■ Teks Halaman ■
==========

Dari pada “menyuruk” menutup diri lebih baik ke luar dari bawah tempurung dan tatap dunia dengan mata terbuka. Ungkapan itulah yang seharusnya keluar untuk memberikan nasehat pada umat Islam di indonesia yang tidak mampu atau malah menolak perkembangan zaman. Mereka menolak perkembangan zaman dengan menjadikan agama sebagai alasan.

Kenapa pula takut. Ketika ilmu pengetahuan berkata lain dari yang dikatakan kitab suci maka kemungkinan besar pemahaman mengenai kitab suci yang harus diperiksa lagi. Ini, terutama, kalau individu yakin agama pasti benar, tetapi manusia itu rentan dan biasa khilaf. Itu basis sikapnya.

Misalnya, di abad ke 17, Galileo Galilei berdasarkan hasil risetnya mengatakan bumi adalah satelit yang mengitari matahari. Otoritas agama langsung melihatnya sebagai tantangan terhadap agama yang yakin bumi adalah pusat dunia. Galileo ditangkap dan diadili dan dipenjara.

==========

■ Baris Data ■
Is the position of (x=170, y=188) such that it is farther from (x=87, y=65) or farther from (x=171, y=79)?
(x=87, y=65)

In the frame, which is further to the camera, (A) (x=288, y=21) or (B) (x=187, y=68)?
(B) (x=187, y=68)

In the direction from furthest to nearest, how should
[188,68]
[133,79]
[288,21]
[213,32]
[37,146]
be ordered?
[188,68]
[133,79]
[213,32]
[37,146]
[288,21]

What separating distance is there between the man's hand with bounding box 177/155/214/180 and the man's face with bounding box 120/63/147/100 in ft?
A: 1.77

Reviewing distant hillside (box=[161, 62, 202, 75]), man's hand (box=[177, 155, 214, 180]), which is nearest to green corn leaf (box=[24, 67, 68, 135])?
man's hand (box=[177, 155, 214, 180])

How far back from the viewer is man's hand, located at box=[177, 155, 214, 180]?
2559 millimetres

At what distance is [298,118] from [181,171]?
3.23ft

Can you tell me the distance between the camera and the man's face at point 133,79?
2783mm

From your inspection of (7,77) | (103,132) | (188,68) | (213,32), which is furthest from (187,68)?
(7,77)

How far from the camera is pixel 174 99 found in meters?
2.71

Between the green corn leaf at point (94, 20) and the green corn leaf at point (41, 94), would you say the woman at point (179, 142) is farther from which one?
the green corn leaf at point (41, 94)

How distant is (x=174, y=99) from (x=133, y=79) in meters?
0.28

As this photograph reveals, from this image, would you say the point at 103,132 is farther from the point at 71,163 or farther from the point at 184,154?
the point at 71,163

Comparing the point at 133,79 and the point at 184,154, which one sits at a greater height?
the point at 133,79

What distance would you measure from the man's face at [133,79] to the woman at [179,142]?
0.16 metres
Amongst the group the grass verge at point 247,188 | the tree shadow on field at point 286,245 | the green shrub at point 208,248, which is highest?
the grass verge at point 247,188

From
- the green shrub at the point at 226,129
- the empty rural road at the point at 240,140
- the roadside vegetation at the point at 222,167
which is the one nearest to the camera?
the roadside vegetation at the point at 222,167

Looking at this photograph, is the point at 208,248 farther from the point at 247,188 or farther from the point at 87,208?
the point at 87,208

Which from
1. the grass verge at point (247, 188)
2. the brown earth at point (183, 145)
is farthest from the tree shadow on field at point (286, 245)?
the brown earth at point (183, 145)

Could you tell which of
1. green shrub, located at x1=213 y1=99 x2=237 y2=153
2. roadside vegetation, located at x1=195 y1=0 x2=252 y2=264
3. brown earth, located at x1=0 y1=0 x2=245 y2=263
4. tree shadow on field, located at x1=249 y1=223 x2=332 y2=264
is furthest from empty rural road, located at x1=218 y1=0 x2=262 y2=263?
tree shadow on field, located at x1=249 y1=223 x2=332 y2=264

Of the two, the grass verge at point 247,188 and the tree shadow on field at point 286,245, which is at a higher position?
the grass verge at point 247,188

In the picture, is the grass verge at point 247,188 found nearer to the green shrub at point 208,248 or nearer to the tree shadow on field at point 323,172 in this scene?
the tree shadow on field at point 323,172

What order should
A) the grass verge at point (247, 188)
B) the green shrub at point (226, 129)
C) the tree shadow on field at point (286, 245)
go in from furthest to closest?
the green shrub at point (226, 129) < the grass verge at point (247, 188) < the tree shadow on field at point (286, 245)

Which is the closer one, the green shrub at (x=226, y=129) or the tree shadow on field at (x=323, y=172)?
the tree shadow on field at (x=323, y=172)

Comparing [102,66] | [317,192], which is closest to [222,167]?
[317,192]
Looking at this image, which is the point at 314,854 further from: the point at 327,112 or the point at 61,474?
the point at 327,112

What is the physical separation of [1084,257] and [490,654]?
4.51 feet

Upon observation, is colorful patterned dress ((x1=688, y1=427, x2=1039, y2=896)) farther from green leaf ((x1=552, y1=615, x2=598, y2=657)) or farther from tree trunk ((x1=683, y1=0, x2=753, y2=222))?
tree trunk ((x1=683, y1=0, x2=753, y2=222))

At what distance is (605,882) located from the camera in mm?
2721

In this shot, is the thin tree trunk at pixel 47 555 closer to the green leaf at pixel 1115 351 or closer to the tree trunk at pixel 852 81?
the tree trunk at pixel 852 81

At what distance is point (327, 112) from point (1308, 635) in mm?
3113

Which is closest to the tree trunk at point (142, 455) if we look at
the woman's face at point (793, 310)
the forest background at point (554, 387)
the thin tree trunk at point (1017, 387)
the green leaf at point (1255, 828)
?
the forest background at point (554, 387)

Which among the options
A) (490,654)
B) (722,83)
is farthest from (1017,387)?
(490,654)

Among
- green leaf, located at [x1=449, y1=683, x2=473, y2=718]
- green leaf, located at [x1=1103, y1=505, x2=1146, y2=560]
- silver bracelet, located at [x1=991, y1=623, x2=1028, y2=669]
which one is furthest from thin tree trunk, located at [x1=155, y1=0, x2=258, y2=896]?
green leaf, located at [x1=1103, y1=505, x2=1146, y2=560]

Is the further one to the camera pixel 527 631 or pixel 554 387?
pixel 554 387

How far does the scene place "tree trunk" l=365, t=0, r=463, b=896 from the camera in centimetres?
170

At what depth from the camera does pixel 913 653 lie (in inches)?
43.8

==========

■ Tantangan ■
(1) Tuliskan ulang persis bagian teks tentang agama dan perkembangan zaman, mulai dari "Kenapa pula takut." sampai "diadili dan dipenjara.".
(2) Ubah catatan, mulai dari baris yang memuat "Is the further" sampai akhir catatan, menjadi tabel Markdown dengan kolom "No" untuk nomor urut dan "Baris" untuk isi baris. Lewati baris kosong.

■ Pembahasan Jawaban ■
(1)
Kenapa pula takut. Ketika ilmu pengetahuan berkata lain dari yang dikatakan kitab suci maka kemungkinan besar pemahaman mengenai kitab suci yang harus diperiksa lagi. Ini, terutama, kalau individu yakin agama pasti benar, tetapi manusia itu rentan dan biasa khilaf. Itu basis sikapnya.

Misalnya, di abad ke 17, Galileo Galilei berdasarkan hasil risetnya mengatakan bumi adalah satelit yang mengitari matahari. Otoritas agama langsung melihatnya sebagai tantangan terhadap agama yang yakin bumi adalah pusat dunia. Galileo ditangkap dan diadili dan dipenjara.

(2)
| No | Baris |
|---|---|
| 1 | Is the further one to the camera pixel 527 631 or pixel 554 387? |
| 2 | pixel 554 387 |
| 3 | How far does the scene place "tree trunk" l=365, t=0, r=463, b=896 from the camera in centimetres? |
| 4 | 170 |
| 5 | At what depth from the camera does pixel 913 653 lie (in inches)? |
| 6 | 43.8 |